- Activity A
In the post about UK police databases, how many innocent informants were listed in North Yorkshire Police's information management system?
- Activity B
Write the next part of the post about UK police databases, picking up after its last sentence.

- Document extract
####

Loss of Privacy

Keeping you informed on recent losses to privacy and civil rights worldwide.

Browsing Posts in UK Privacy

Right now, if you report a crime in the UK, your name and information is being placed into a secret database. So far, the police have logged at least 18,000 names. If you call 999 for any reason, be it to report a crime, as a witness or to any other incident, you will be asked for your ethnicity and date of birth. That information is then being placed into a database that also contains information on suspected criminals.

On the database of one force alone, the personal details of 180,000 people who phoned police were recorded  -  four times more than the number of suspected criminals listed on the site.

North Yorkshire Police’s information management system contained data on 181,917 innocent informants, 38,259 suspects and 107,566 victims recorded as aggrieved or ‘vulnerable aggrieved’.

####

- Supplied records
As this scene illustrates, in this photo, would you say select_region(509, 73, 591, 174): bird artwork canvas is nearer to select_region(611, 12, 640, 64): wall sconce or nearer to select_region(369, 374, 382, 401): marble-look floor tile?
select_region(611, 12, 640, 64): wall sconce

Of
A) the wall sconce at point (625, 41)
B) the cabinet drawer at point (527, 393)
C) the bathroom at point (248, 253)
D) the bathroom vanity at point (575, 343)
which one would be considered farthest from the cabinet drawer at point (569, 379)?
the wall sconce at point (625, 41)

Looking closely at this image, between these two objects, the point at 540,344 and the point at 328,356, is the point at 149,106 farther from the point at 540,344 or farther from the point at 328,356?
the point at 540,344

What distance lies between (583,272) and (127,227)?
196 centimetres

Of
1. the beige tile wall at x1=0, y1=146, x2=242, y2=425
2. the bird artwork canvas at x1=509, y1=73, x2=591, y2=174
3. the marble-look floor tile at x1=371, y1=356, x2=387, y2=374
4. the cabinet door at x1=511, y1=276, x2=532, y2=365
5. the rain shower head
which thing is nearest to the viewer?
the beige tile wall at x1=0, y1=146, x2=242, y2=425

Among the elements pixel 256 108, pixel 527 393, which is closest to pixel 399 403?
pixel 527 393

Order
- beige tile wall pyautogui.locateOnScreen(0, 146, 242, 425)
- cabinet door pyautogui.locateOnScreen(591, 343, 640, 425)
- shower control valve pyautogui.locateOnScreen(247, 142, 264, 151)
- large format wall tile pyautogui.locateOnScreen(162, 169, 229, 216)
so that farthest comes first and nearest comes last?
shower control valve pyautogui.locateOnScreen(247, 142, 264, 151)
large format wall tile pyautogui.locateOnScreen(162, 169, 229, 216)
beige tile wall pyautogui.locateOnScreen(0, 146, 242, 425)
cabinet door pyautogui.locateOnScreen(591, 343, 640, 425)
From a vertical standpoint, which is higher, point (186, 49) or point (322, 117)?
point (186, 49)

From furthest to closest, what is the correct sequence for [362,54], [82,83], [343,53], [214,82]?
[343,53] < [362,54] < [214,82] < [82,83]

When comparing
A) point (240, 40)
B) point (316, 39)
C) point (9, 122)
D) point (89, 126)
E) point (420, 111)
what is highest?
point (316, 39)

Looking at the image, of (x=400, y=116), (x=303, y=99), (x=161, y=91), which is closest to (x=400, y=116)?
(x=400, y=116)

####

- Exercise response A
181,917

- Exercise response B
The information is held for a minimum of 15 years, and can be stored for up to 100 years in the most serious cases.

Personal details can also be passed from North Yorkshire Police to other forces.

The police defend their actions by stating that the collection of personal information is done to accurately identify repeat callers, possible fraudsters, and those who participate in anti-social behavior. The police have seemingly crossed the line from protector to enforcer of political agendas. Now that this information is in the public hands, the public will probably stop reporting crimes. It will also further remove the police from the public it claims to protect.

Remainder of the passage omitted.